* Assignment *
Copy, without any change, the lines from the one that holds "genus: Urva" through the final line of the material below.

* Extracted records *
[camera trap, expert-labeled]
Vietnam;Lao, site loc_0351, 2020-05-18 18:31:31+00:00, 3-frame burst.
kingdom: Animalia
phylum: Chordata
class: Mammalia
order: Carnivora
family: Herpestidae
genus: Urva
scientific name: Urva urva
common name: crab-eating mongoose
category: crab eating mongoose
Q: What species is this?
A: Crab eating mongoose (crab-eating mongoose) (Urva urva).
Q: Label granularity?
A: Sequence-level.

* Finished task *
genus: Urva
scientific name: Urva urva
common name: crab-eating mongoose
category: crab eating mongoose
Q: What species is this?
A: Crab eating mongoose (crab-eating mongoose) (Urva urva).
Q: Label granularity?
A: Sequence-level.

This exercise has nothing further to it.